The very next day the McCain campaign played their trump card – McCain announced that he’d selected Alaska Gov. Sarah Palin to be his running mate.

Although a dedicated public servant, wife and mother, here’s the sum total of Palin’s experience: not quite two years as governor; two terms as mayor of the Alaskan town of Wasilla, population, 8,000; two terms on Wasilla city council; chair of the Alaska Oil and Gas Conservation Commission; TV sports reporter; small business owner for three years; mother of five; bachelor of arts degree in journalism from the University of Idaho, and Miss Alaska runner-up.

If McCain, who has suffered melanoma, were elected, Palin would be a heartbeat away from the presidency.

Palin’s competition for the VP slot included Minnesota Gov. Tim Pawlenty, Sen. Joe Lieberman, former Pennsylvania Gov. Tom Ridge, and former Massachusetts Gov. Mitt Romney. Every one of them has at least one advanced degree; Romney has two, both from Harvard. Every one has substantially more years of experience in governing than Palin.

The least experienced might be Pawlenty. But even he has, in addition to that city council experience, a dozen years in the state legislature. And he’s serving his second term as governor, not his second year.

With Palin at his side, McCain now is open for the same ridicule he’s heaped on Obama. And the reason he opened himself up for that mock-fest is clear: He believes women are stupid.
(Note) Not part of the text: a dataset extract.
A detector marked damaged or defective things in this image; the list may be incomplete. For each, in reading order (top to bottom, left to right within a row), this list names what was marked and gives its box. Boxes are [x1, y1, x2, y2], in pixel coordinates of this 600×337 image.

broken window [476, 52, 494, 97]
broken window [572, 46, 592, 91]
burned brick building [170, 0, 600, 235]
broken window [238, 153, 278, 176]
Put a woman on the ticket, he cynically figured, and he’d garner disgruntled supporters of unsuccessful Democratic candidate Sen. Hillary Clinton.
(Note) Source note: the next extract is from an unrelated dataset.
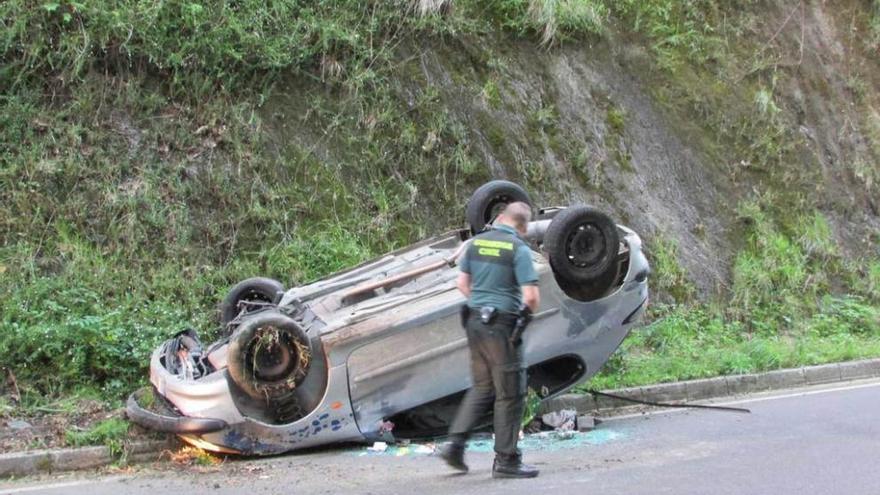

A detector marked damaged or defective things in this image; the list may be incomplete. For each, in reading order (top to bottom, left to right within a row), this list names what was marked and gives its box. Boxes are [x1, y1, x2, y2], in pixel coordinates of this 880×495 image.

overturned car [127, 180, 648, 456]
dented car body [132, 191, 652, 458]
The strategy of selecting Palin shows he believes women, who supported Sen. Clinton, an abortion rights advocate, are so Stepfordesque that they’ll just follow the Republican ticket now that there’s a woman attached to it.

Palin, unlike Sen. Clinton, is anti-choice. She is a member of an anti-abortion group called Feminists for Life. In 2002, when she ran for lieutenant governor in Alaska, she sent an e-mail to the anti-abortion Alaska Right to Life Board saying she has “adamantly supported our cause since I first understood, as a child, the atrocity of abortion.”

She’s a member of the National Rifle Association and backs drilling in the Arctic National Wildlife Refuge. (McCain picked her, though he does not support drilling there.)

But McCain doesn’t think Clinton’s supporters will notice any of that.  He figures they’ll blindly accept any female – whether she has a strong record on the issues that affect working families or not.  There is no doubt that Palin’s a successful woman.  But what we know of her record does not qualify her to be one heartbeat away from the Presidency.  McCain has so little respect for women’s intelligence that he thinks we will make a choice based solely on gender.

When Obama was in the process of vetting vice presidential candidates, he told reporters he couldn’t make a hasty decision. The reason, he said, was the selection of a running mate was “the most important decision that I will make before I am president.”

In choosing Palin, McCain has clearly shown he lacks the judgment to be president. In this most important decision, he made his choice based on cynicism and politics instead of choosing a leader qualified to govern this country should something dreadful befall the president.